After Charlottesville: What are physicians responsible for?

White nationalists and neo-Nazis marched through Charlottesville, President Trump addressed the nation in what should have been a straightforward call for unity against racism and bigotry. Instead, he left us perplexed, wondering if he had just insinuated anti-racist counter-demonstrators were to blame for the violence that ensued. Trump then made explicit his intentions by attempting to spin an argument of moral equivalence between white supremacists and racial justice advocates. He stated that he saw “fine people” in the images of angry, torch-wielding, White men storming a Southern college campus bearing the banners of slavery and genocide. He did not mention by-name Heather Heyer, the 32-year-old woman murdered by a white nationalist as he drove his car into a crowd of counter-demonstrators.

Reaction from members of Congress and the media was swift. However, one constituency has remained largely silent: America’s medical doctors. For psychiatrists like myself, we see patients every day who are struggling to cope with the sequelae of social injustice, from racism to homophobia to misogyny. This hate often manifests in words but sometimes breaks-through into violence. Mr. Trump clearly does not recognize the power of words to incite violence and inflict harm on marginalized and historically disenfranchised communities.
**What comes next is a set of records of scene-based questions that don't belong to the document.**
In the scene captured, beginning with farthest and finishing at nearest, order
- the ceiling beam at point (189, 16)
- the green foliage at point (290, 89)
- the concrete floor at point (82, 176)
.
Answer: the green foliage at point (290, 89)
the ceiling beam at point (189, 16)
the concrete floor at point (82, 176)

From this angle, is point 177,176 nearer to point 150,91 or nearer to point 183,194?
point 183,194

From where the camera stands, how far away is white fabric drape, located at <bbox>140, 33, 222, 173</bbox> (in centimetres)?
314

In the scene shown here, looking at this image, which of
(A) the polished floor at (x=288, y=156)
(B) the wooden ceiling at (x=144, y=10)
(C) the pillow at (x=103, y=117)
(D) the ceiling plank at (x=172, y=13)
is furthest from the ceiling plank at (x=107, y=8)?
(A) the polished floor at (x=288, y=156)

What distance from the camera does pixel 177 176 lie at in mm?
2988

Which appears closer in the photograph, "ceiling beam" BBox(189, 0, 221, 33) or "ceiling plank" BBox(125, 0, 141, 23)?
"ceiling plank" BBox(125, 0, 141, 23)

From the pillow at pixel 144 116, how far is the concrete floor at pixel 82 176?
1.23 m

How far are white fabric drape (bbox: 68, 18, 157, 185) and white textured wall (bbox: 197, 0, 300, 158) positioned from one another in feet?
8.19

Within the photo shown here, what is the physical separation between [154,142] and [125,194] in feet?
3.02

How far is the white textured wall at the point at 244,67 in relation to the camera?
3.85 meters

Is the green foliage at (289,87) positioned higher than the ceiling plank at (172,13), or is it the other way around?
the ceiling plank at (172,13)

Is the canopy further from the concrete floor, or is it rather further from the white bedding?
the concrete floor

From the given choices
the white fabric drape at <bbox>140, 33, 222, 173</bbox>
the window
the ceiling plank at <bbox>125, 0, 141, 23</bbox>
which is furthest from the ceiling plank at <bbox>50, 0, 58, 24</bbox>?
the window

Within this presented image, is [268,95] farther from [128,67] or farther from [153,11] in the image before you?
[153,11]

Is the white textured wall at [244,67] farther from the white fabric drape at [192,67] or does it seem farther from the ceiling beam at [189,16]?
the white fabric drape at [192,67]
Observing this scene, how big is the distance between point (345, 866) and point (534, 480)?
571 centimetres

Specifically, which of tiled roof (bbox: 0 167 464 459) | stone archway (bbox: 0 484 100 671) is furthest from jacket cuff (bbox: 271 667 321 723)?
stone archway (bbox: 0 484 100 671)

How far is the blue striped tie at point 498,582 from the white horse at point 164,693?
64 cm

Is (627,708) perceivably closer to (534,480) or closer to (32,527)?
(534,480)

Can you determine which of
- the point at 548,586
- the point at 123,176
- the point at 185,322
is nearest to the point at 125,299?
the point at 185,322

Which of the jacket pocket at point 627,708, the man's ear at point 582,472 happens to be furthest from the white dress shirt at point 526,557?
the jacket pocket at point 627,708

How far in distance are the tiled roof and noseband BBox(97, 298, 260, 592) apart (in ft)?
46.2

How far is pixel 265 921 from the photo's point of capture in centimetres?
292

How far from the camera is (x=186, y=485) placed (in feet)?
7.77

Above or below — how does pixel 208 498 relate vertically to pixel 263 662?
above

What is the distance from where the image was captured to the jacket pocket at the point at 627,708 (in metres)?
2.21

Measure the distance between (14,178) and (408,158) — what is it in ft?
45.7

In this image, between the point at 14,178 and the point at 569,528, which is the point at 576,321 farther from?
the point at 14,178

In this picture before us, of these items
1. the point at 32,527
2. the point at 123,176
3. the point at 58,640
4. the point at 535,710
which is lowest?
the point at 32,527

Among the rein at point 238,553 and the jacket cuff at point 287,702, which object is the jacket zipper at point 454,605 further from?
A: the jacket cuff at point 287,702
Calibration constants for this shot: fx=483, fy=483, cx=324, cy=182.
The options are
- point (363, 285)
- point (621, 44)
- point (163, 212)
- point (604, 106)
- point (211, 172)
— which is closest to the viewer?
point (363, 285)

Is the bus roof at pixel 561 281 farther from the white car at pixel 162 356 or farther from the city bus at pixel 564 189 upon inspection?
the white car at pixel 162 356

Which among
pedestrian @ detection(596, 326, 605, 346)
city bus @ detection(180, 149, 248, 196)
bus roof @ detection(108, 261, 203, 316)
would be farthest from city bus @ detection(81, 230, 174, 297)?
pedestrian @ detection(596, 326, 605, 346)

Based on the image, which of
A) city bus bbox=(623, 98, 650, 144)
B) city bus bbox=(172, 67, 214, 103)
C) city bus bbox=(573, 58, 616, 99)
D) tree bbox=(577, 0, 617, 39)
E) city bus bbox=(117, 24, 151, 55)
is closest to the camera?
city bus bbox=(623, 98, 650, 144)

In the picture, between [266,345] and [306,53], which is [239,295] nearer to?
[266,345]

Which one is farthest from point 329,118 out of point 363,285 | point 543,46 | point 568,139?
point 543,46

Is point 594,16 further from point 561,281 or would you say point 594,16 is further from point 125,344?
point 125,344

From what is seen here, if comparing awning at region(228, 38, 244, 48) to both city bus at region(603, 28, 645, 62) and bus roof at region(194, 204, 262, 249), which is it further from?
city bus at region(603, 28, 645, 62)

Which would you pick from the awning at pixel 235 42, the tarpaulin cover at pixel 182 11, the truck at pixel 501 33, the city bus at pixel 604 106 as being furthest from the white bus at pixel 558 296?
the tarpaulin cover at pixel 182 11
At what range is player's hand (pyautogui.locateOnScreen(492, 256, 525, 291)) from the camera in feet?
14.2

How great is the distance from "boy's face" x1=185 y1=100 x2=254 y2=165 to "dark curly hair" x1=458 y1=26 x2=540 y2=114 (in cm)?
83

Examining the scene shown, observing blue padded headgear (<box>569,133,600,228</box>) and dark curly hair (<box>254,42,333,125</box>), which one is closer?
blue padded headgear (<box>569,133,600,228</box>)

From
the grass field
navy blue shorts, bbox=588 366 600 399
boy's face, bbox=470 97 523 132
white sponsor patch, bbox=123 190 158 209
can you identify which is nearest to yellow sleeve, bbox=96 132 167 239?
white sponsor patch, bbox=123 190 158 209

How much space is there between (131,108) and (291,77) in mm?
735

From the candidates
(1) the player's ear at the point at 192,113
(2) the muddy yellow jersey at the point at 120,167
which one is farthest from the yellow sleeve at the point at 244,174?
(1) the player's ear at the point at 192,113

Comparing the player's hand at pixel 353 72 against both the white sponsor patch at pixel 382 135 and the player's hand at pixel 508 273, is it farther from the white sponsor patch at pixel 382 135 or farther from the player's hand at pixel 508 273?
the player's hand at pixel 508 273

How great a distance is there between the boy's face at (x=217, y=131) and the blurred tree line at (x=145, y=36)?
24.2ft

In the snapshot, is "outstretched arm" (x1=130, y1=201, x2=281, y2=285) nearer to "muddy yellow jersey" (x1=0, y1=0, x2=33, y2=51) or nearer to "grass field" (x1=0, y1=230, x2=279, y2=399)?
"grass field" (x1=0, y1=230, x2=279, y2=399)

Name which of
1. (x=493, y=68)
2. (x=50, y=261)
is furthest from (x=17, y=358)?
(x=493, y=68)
One reason many psychiatrists remain silent is their misinterpretation of the Goldwater Rule, an ethical principle whereby psychiatrists are forbidden from commenting on the mental health of individuals whom they have not personally examined. The Goldwater Rule is a sensible professional standard.

However, racism is not a mental illness; and it requires neither a medical degree nor psychiatric training to recognize Trump’s actions and words as racist. Physicians, especially white physicians, have a moral obligation to lend our voices and our stature to the chorus currently castigating Trump for his rhetorical allegiance with the most repugnant elements of our society. Remaining silent communicates a lack of compassion, ambivalence toward human suffering, and indifference to the everyday lived experiences of racism endured by both our colleagues and patients of color. The American Medical Association and the American Psychiatric Association have taken clear stances against racial bias. Now is the time for individual physicians to deploy these policies so they may work on behalf of our patients. Physicians must speak truth to power at the highest levels and call Trump to task for his racist and xenophobic remarks.

Recently in the New England Journal of Medicine, Dr. Rachel Hardeman and colleagues explicated how structural racism impacts the health and well-being of communities of color. Delineating concrete steps that health professionals can take to combat structural racism, Dr. Hardeman writes, “To pursue these efforts, we will have to recognize racism, not just race.” It is not enough for us to embrace racial diversity. We must also recognize and name racism when we see it. White nationalists and neo-Nazis waged a racist war on a small Southern city; and President Donald Trump defended them in an unequivocal and racist manner. Like most anxiety-provoking tasks, appropriately labeling racist words and deeds as such becomes less intimidating with exposure. Unfortunately, given our history as a nation and with President Trump in the White House, physicians will likely have more opportunities to practice.

Jeremy D. Kidd is an addiction psychiatry fellow.